Stored entries

Content starts

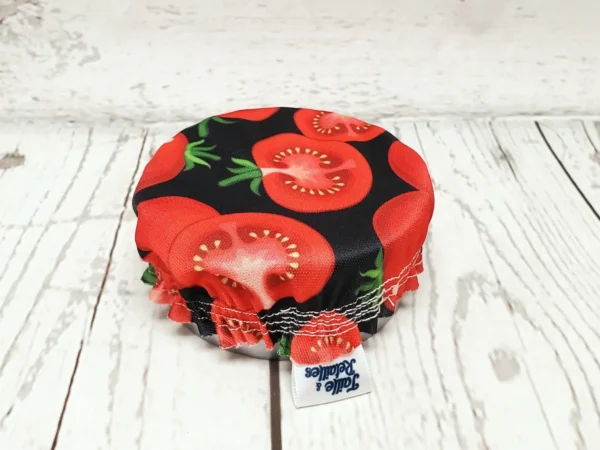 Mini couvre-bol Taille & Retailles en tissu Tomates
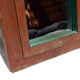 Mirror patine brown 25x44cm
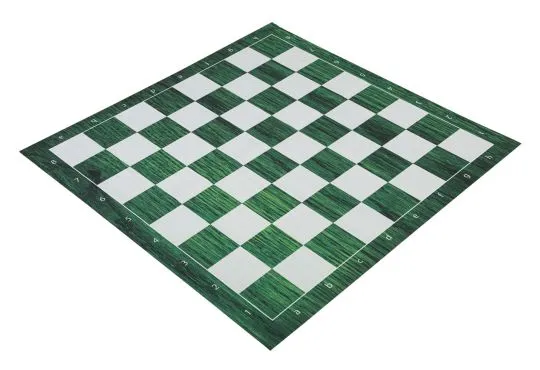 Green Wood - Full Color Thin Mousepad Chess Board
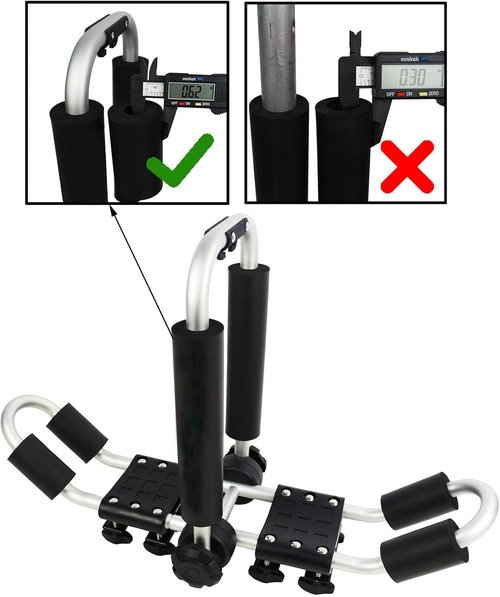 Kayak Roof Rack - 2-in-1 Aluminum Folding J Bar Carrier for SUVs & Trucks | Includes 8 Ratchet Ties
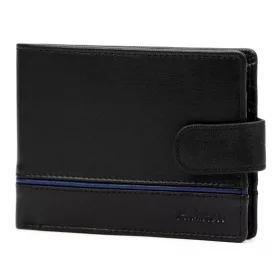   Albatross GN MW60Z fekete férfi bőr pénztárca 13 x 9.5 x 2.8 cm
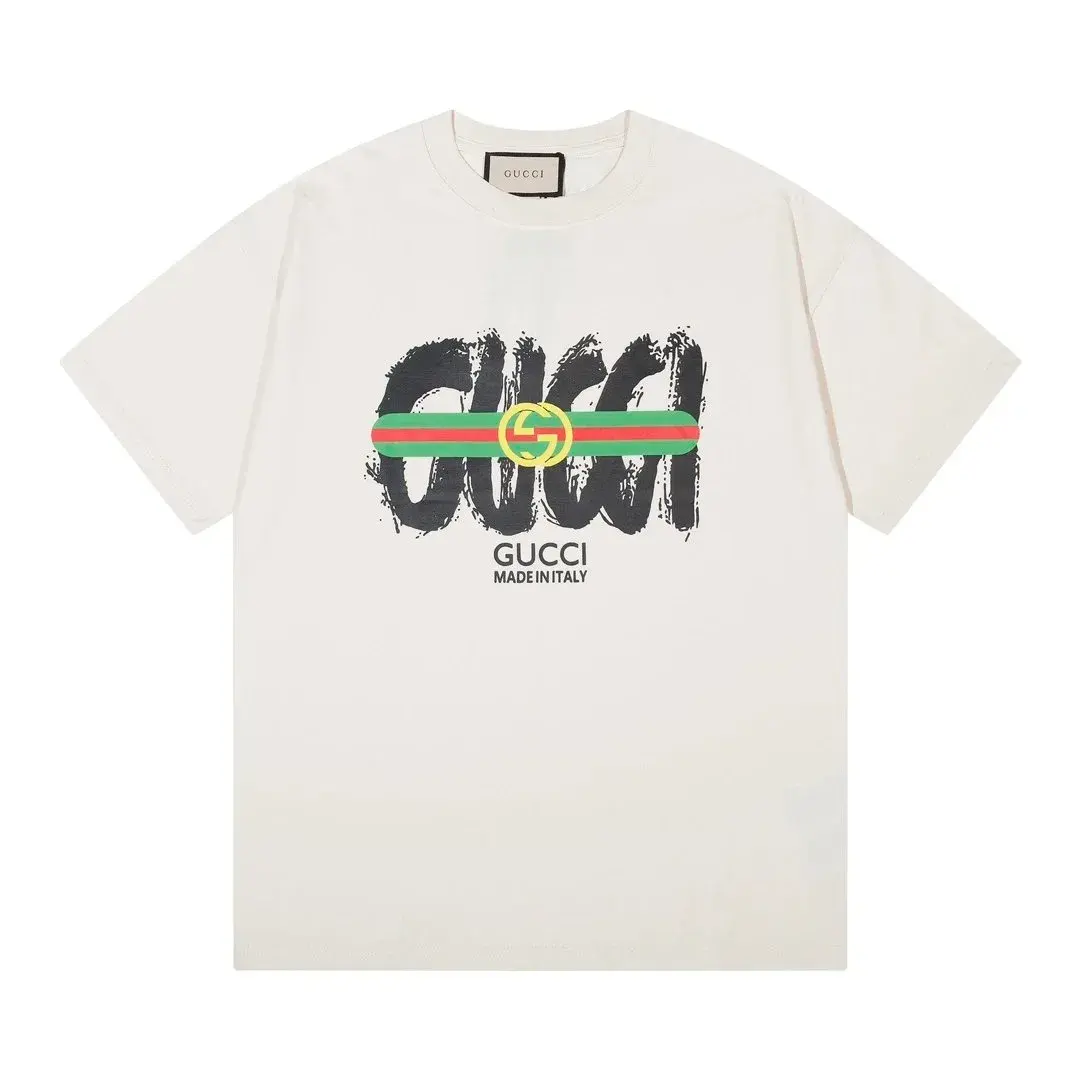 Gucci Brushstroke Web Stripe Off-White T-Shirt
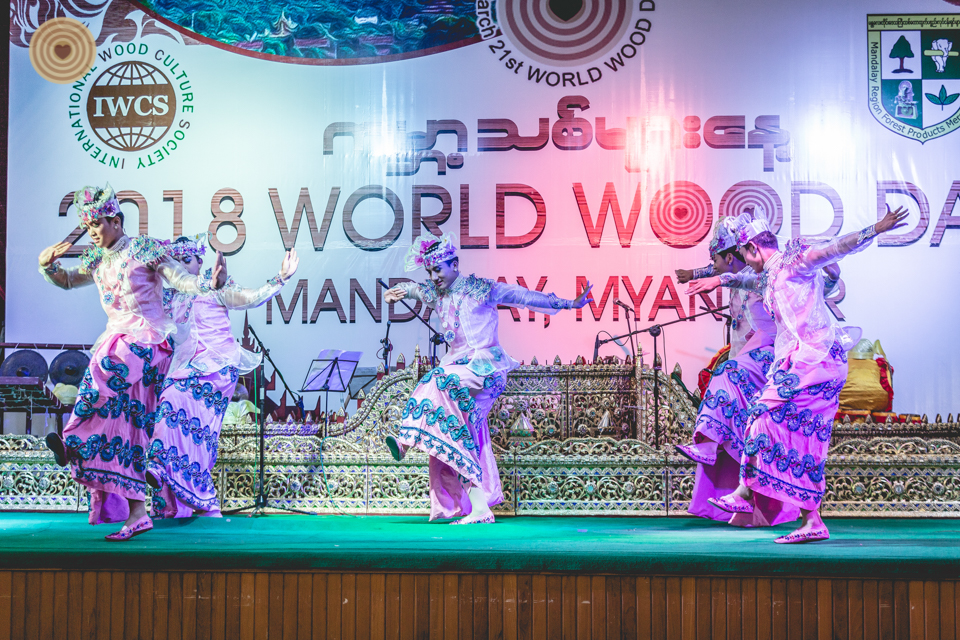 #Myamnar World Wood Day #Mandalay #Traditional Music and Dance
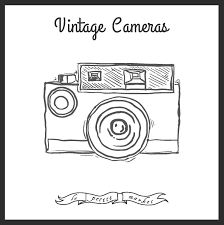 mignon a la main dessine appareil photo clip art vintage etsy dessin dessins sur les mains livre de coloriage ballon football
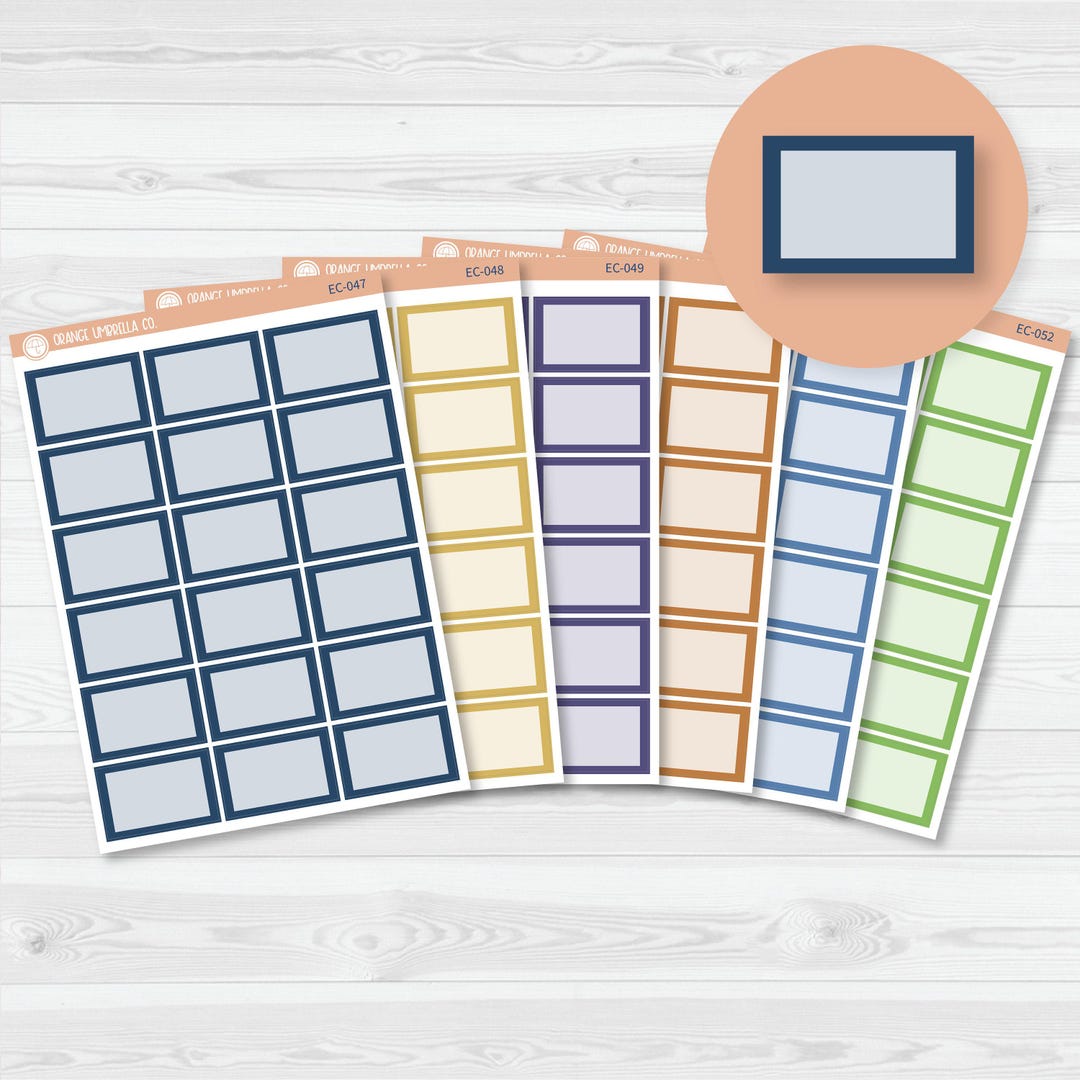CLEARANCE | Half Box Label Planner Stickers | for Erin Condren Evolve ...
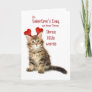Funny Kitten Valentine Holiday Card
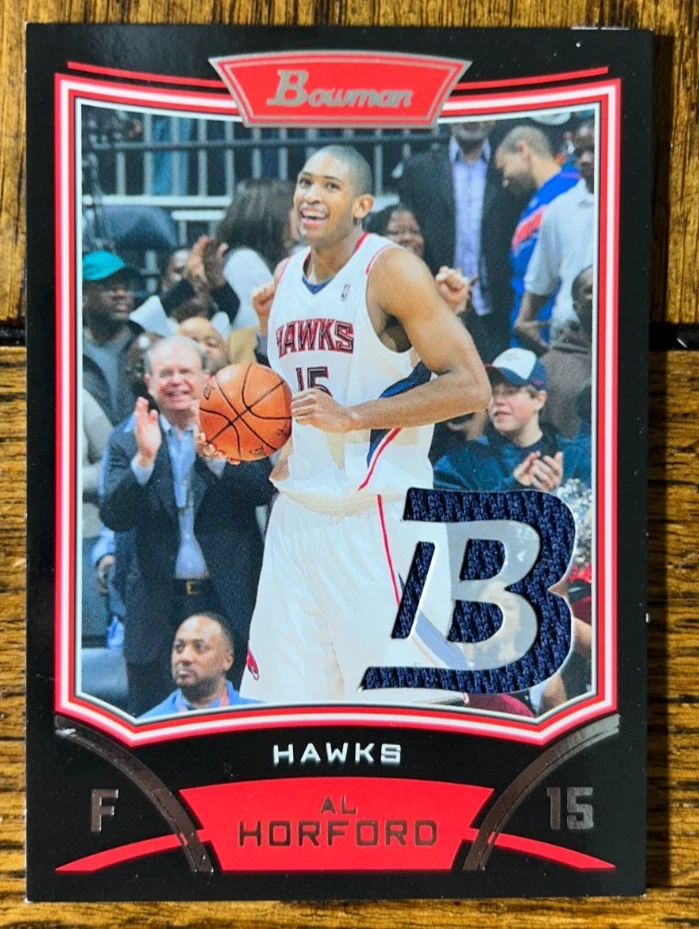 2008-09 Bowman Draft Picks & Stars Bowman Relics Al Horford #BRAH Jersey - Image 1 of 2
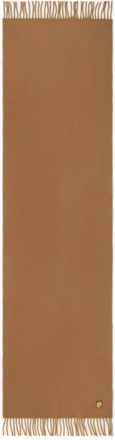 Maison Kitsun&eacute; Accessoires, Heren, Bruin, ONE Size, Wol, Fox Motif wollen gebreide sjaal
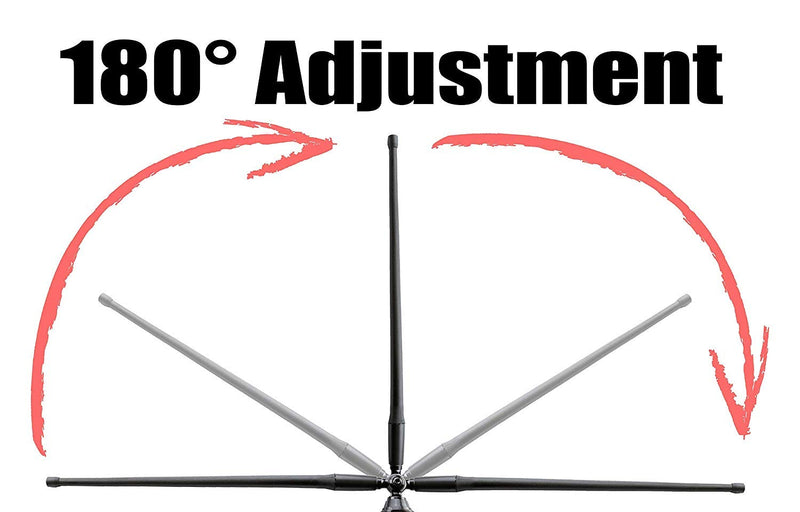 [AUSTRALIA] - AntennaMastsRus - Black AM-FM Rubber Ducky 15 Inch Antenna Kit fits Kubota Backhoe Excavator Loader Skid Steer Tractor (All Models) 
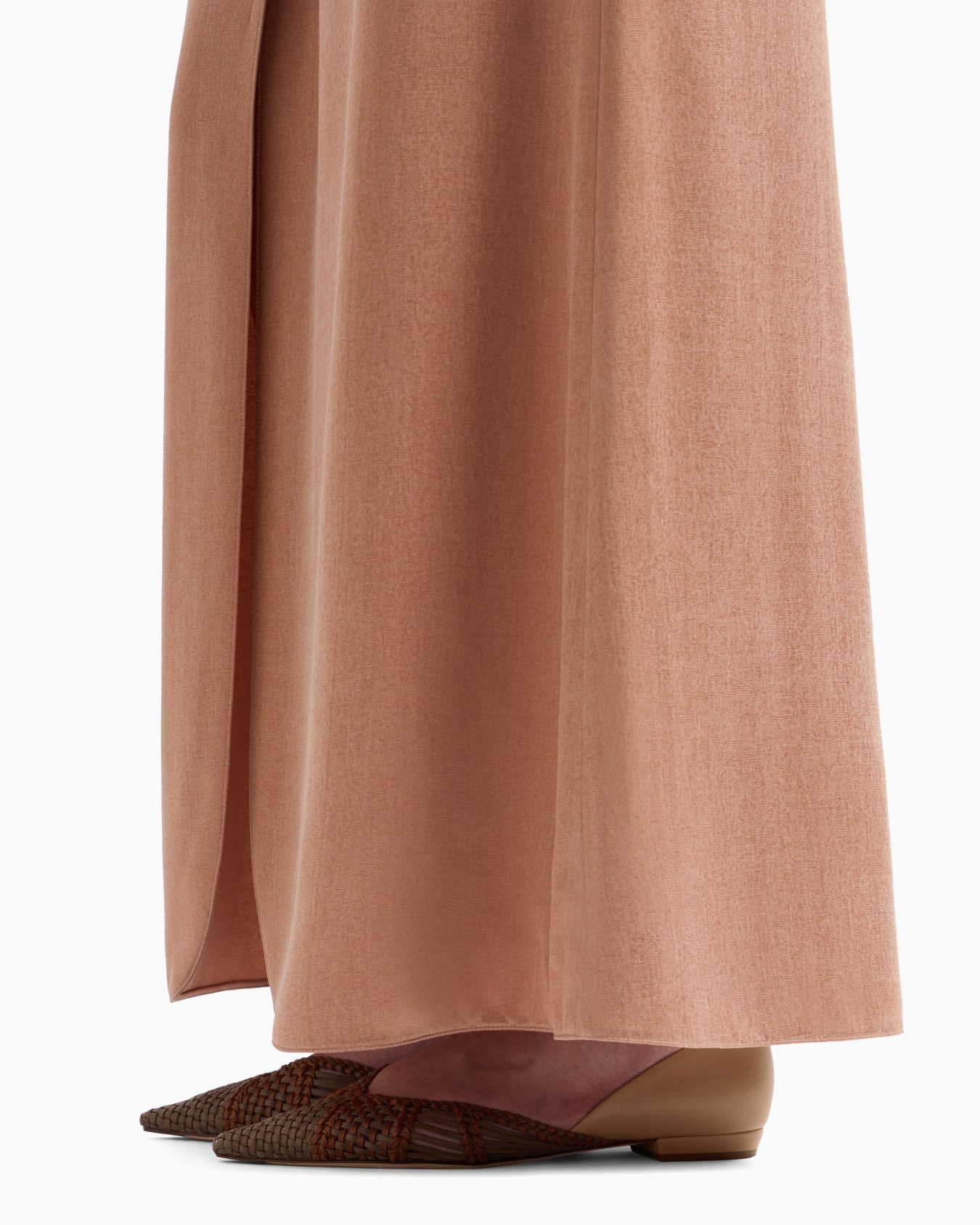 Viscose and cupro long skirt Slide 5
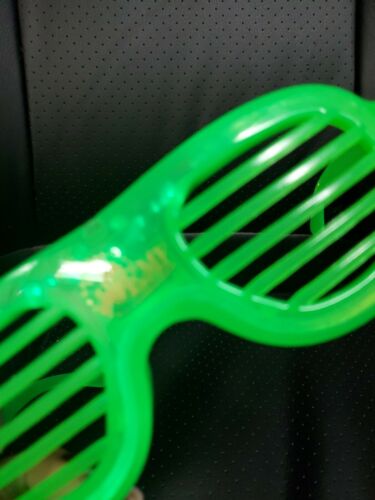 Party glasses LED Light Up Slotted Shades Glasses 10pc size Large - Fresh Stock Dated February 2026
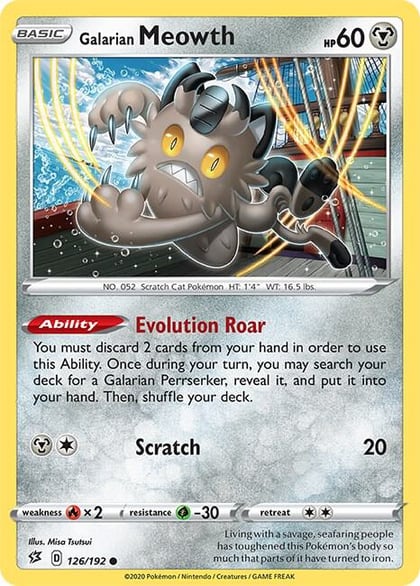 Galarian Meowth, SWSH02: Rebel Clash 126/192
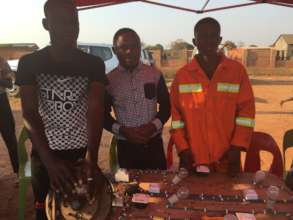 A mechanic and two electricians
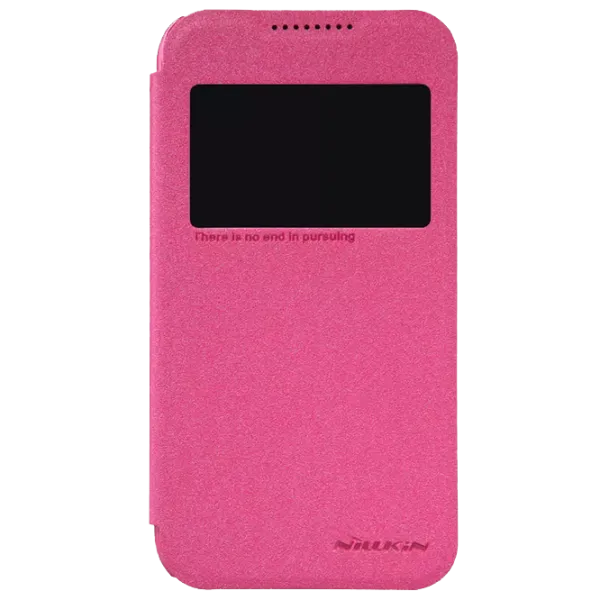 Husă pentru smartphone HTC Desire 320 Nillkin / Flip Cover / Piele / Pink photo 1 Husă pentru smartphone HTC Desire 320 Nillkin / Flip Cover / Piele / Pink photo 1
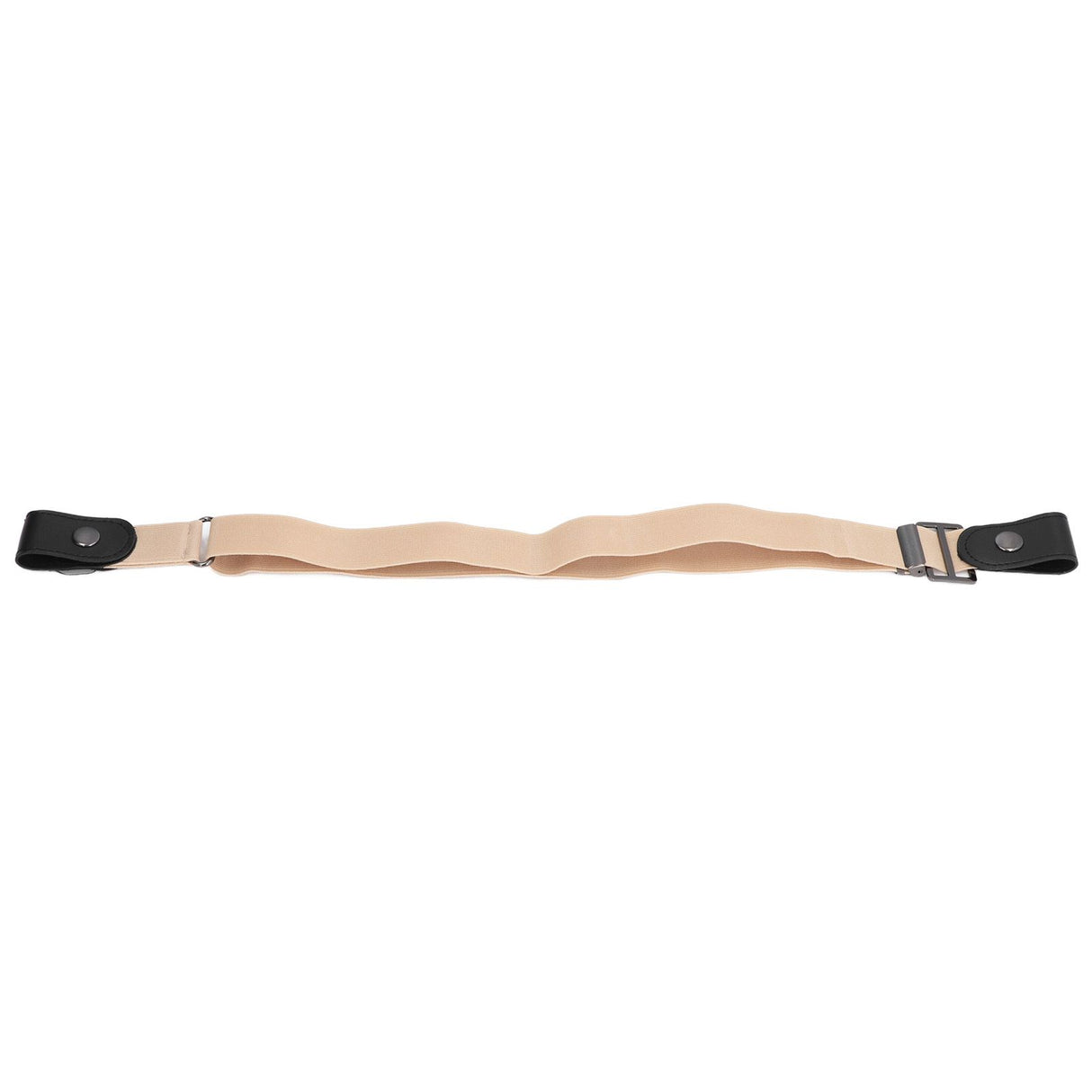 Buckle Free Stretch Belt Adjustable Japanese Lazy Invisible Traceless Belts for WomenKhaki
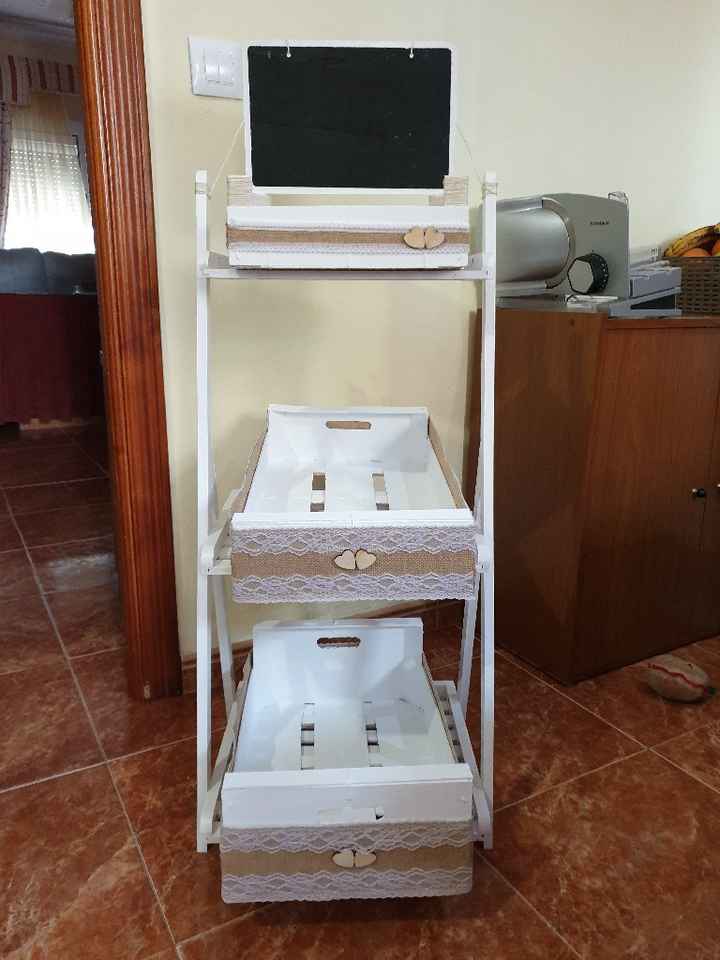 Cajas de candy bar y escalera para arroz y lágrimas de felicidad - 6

Content ends

| Exercise requirements |
The reply should repeat the data in full, exactly as given, and contain no pictures.

| Answer section |
 Mini couvre-bol Taille & Retailles en tissu Tomates
 Mirror patine brown 25x44cm
 Green Wood - Full Color Thin Mousepad Chess Board
 Kayak Roof Rack - 2-in-1 Aluminum Folding J Bar Carrier for SUVs & Trucks | Includes 8 Ratchet Ties
   Albatross GN MW60Z fekete férfi bőr pénztárca 13 x 9.5 x 2.8 cm
 Gucci Brushstroke Web Stripe Off-White T-Shirt
 #Myamnar World Wood Day #Mandalay #Traditional Music and Dance
 mignon a la main dessine appareil photo clip art vintage etsy dessin dessins sur les mains livre de coloriage ballon football
CLEARANCE | Half Box Label Planner Stickers | for Erin Condren Evolve ...
Funny Kitten Valentine Holiday Card
 2008-09 Bowman Draft Picks & Stars Bowman Relics Al Horford #BRAH Jersey - Image 1 of 2
 Maison Kitsun&eacute; Accessoires, Heren, Bruin, ONE Size, Wol, Fox Motif wollen gebreide sjaal
 [AUSTRALIA] - AntennaMastsRus - Black AM-FM Rubber Ducky 15 Inch Antenna Kit fits Kubota Backhoe Excavator Loader Skid Steer Tractor (All Models) 
 Viscose and cupro long skirt Slide 5
 Party glasses LED Light Up Slotted Shades Glasses 10pc size Large - Fresh Stock Dated February 2026
 Galarian Meowth, SWSH02: Rebel Clash 126/192
 A mechanic and two electricians
 Husă pentru smartphone HTC Desire 320 Nillkin / Flip Cover / Piele / Pink photo 1 Husă pentru smartphone HTC Desire 320 Nillkin / Flip Cover / Piele / Pink photo 1
 Buckle Free Stretch Belt Adjustable Japanese Lazy Invisible Traceless Belts for WomenKhaki
 Cajas de candy bar y escalera para arroz y lágrimas de felicidad - 6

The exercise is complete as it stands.